▶ _Document passage_
_ _ _ _
Monday, March 28, 2022

Locked in a Garden of Spiders: Punishment at the Therapeutic Boarding School

 Writing about my time at the therapeutic boarding school is something I've really never been able to do. The memories of this experience are all packed tightly away in a locked chest somewhere deep within me. My recollection of them is tantamount of trying to recall a vivid dream I may have had decades ago--shadows, illusions of shadows, flickering images, nothing coherent. 

I'll do my best to try to describe what I can. The school (if you can call it that) was located on a communal-type property about thirty miles outside Houston, Texas. There was a double-wide for the girls, a double-wide for the boys, a large community center, and what was once a ranch-style home that had been converted into a schoolhouse. There were maybe 40 girls, 40 boys, all packed in tightly. 

The rules were bizarre. We weren't allowed to read any magazines or newspapers or anything that informed us of what was occurring in the outside world. We weren't allowed to listen to any music other than oldies or contemporary christian. We weren't allowed to engage in conversations with fewer than three people involved. We weren't allowed to talk about anything having to do with our lives before coming there. Moreover, we weren't allowed to say anything that was "negative" at all. We were required to be smiling, positive, happy at all times. 

Failure to meet any of these requirements was met with severe and unimaginable punishments.

Each day, the two owners of the school--two women who were large, loud, and abrasive--came to the property, called us all into the living room of the schoolhouse for something called "Life Skills." Anyone who'd been reported for violation of any rules was  made to stand on their feet, and have these two women scream and shout and swear at them, oftentimes engaging peers to do the same, until they were just broken. 

Have you heard of Synanon? It was that, through and through. 

And then, yes, the punishments. 

If you were punished, you had to wear a red shirt to denote your punishment. This meant that any free time other than school or homework was spent cleaning or doing manual labor. This was never set for an intended period of time, only until the women decided you'd learned your lesson. It could be days, it could be weeks. 

Sometimes, this involved working out in a huge garden, as was the case when I'd gotten my first red shirt. 

I went into this experience rather optimistically. I loved nature, growing things, being outdoors, why, this was scarcely a punishment at all! What a lovely way to while away a warm Saturday afternoon, weeding out a garden bed and preparing it for Spring planting. 

I remember being serene for the first time in the months that I'd been there, closing my eyes and letting the humid breeze blow over me, stomping into the space in my green Doc Martins, reaching down to pull up my first weed, and then, as I was looking down...

I saw something move. 

I have always been terrified of spiders. This is my greatest fear, above all others. And right as I pulled up that weed, the biggest spider I have ever seen in my life went skittering over my boot. 

I screamed. I burst into tears. I felt like my heart was going to explode. I tried to run away, but I was caught by several adults who began to yell and shout at me and accuse me of trying to escape. I tried my best to explain to them through my sobs how I'd just seen a spider and how frightened of them I was, for them to please let me out. 

They laughed at me...the most scornful, mocking laughter I've ever heard. 

She's faking it, one of the kids chimed in. She just doesn't want to do any work. 

Yeah, another agreed. Lying little bitch. 

You get back out there and you pull those weeds and you don't stop, one of the adults growled at me, or we're going to catch those spiders and hold you down and put them on  you. 

I had no choice. I knew they meant it. So I went back out there. Gingerly, forebodingly, I pulled those weeds. And with every single one, spiders bigger and bigger scrambled and skittered and ran. 

And I screamed, I sobbed, to the point that I ended up losing control of my bladder. The adults, the other children, continued to laugh and make fun of me. 

This was the first time I went catatonic, experienced dissociation. Every time I've ever shared this, I've slipped back into this state. Even now, as I am finishing this writing, I feel my whole body going numb, my eyes glazing over, staring off into space like my spirit is kind of leaving my body. 

This is a sign I need to stop now, and put this memory back into that deeply locked box.
_ _ _ _
▶ _Extracted data_

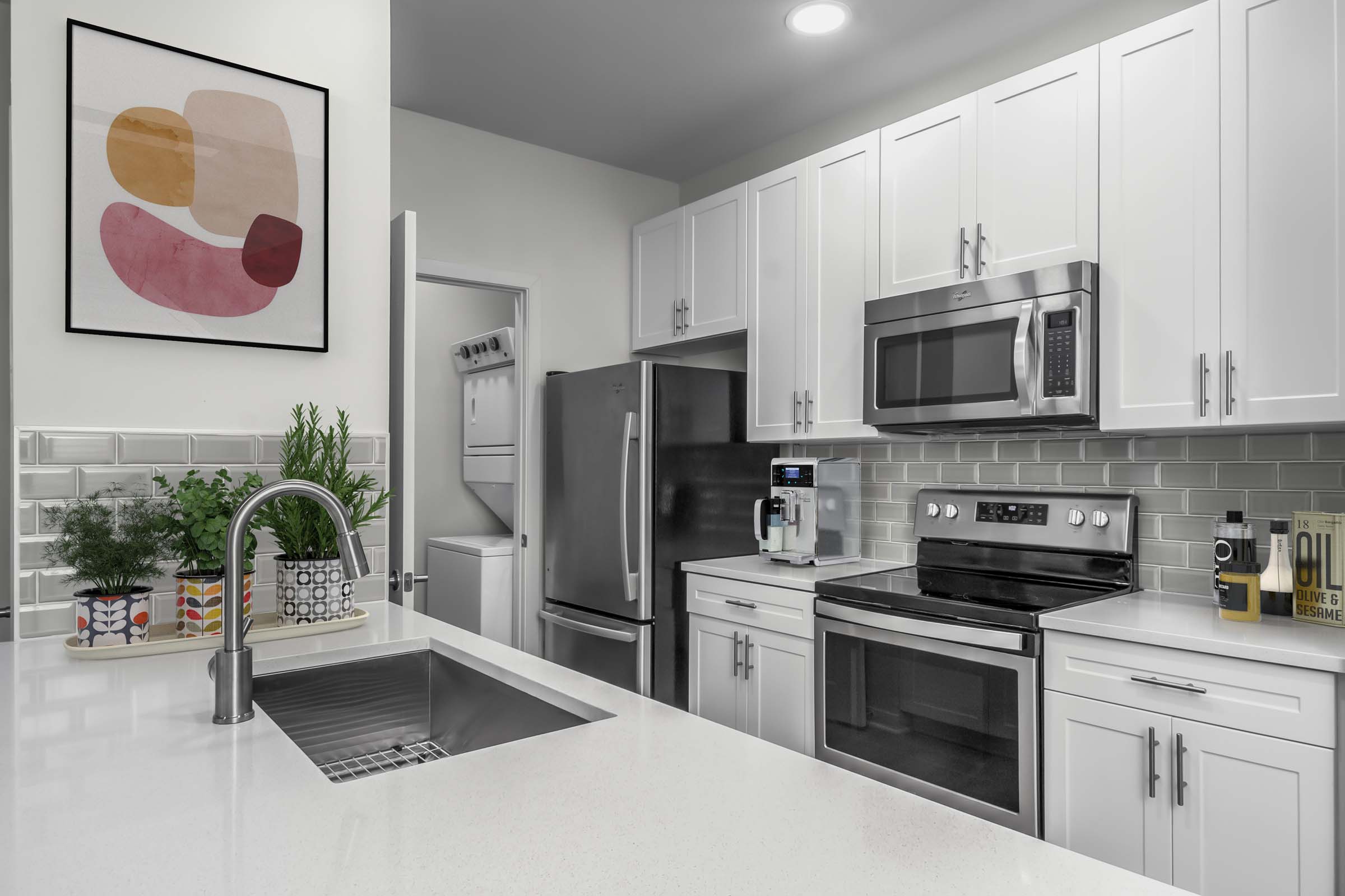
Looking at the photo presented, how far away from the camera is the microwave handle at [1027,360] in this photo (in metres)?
2.21

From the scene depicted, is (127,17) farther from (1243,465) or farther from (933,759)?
(1243,465)

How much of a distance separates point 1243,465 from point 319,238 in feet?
8.25

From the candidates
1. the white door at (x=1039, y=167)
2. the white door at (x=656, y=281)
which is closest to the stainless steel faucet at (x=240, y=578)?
the white door at (x=1039, y=167)

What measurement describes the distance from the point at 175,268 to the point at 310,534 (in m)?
0.68

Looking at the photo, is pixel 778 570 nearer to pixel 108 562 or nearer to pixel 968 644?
pixel 968 644

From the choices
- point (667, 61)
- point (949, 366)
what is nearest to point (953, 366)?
point (949, 366)

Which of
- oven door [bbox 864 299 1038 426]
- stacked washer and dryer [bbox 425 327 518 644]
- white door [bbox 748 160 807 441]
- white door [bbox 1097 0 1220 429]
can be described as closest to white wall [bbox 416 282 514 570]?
stacked washer and dryer [bbox 425 327 518 644]

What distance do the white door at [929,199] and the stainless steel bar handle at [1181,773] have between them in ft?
4.62

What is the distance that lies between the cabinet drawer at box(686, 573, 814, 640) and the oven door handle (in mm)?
84

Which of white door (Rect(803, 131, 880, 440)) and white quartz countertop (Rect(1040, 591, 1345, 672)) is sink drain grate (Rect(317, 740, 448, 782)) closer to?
white quartz countertop (Rect(1040, 591, 1345, 672))

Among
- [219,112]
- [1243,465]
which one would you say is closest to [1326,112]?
[1243,465]

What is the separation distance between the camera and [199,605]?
151 centimetres

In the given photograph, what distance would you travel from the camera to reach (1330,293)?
1768 millimetres

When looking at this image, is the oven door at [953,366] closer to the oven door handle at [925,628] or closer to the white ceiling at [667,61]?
the oven door handle at [925,628]
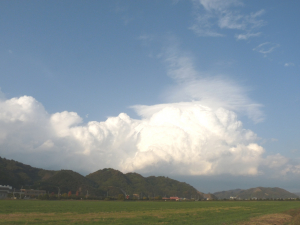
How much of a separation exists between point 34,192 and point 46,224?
181 metres

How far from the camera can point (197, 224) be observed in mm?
30781

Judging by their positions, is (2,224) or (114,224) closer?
(2,224)

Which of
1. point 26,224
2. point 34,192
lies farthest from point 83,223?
point 34,192

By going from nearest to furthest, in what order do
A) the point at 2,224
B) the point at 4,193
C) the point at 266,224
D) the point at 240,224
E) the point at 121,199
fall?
the point at 2,224 < the point at 240,224 < the point at 266,224 < the point at 4,193 < the point at 121,199

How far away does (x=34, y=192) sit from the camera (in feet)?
614

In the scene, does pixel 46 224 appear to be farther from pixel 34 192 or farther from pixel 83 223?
pixel 34 192

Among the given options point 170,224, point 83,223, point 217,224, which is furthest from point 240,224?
point 83,223

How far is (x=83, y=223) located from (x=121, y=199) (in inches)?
5336

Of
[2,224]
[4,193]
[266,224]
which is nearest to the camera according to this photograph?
[2,224]

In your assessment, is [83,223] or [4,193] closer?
[83,223]

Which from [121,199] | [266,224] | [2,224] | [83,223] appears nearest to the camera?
[2,224]

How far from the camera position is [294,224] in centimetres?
3288

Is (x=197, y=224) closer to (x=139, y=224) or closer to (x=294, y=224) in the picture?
(x=139, y=224)

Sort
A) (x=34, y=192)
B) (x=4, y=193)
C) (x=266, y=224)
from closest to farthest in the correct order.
Answer: (x=266, y=224), (x=4, y=193), (x=34, y=192)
_ _ _ _
▶ _What this task involves_
From the account of punishment at the therapeutic boarding school, list every activity the students were not allowed to do.

▶ _Your solution_
- Read magazines, newspapers, or anything that informed them of what was occurring in the outside world
- Listen to any music other than oldies or contemporary christian
- Engage in conversations with fewer than three people involved
- Talk about anything having to do with their lives before coming there
- Say anything that was "negative"